Główne wyróżnienie konkursu - Nagrodę Rektorów - zdobył
Marcin Zawicki z ASP Gdańsk. To już drugi sukces młodego malarza w ostatnim okresie, jest on także laureatem tegorocznej Artystycznej Podróży Hestii. Jury w werdykcie podkreślało
przywiązanie artysty do tradycji, co faktycznie przejawia się w mocny sposób w jego twórczości. Widać to w wielkich kompozycjach z cyklu "Hollow art" z motywami odsyłającymi do eksploatowanych akcentów w historii sztuki, czy to w przypadku martwych natur z barokowymi motywami czaszek i bukietów, czy miejskich pejzaży w klimacie impresjonistów. Tradycja w wykonaniu Zawickiego jest jednak na wskroś nowoczesna. Wielokrotnie maluje te same kompozycje po parę razy, identycznie, jedynie ze zmianą tonacji barwnej, tak jakby bawił się nasyceniem barw w Photoshopie.

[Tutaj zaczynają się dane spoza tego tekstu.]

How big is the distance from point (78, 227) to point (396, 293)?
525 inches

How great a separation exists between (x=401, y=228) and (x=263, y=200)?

Klasyka ze współczesnością zderza się w całym przekroju prezentowanych realizacji.
Grafika, malarstwo, rzeźba i intermedia - już sam zestaw dyplomów z poszczególnych pracowni sugeruje różnorodność. Oglądamy więc instalacje, takie jak "Discordia"
Miłosza Wnukowskiego, której każda część działa porażająco. Na drugim krańcu stoją dokonania imponujące i rzetelne warsztatowo, wśród nich wyróżniony dyplom graficzny "Oczyszczenie"
Agaty Gertchen. Przewagę jednak stanowią przykłady, w których zacierają się granice między rodzajami sztuki. Malarstwo uzupełnia się instalacją, grafika wchodzi w postaci obiektów na ściany galerii, a rysunek na żywo tworzy się za pomocą projekcji video. Nie ma chwili, by widz nie został zaskoczony.
Wystawa robi wielkie wrażenie i jest unikatową okazją przyjrzenia się dokonaniom obiecujących artystów na początku ich kariery. Pozostaje mieć nadzieję, że wszyscy z uczestników prezentacji dalej będą szturmem zdobywać uznanie środowisk artystycznych, a rynek sztuki otworzy już niebawem dla nich swe podwoje. Dobry start mają już zapewniony.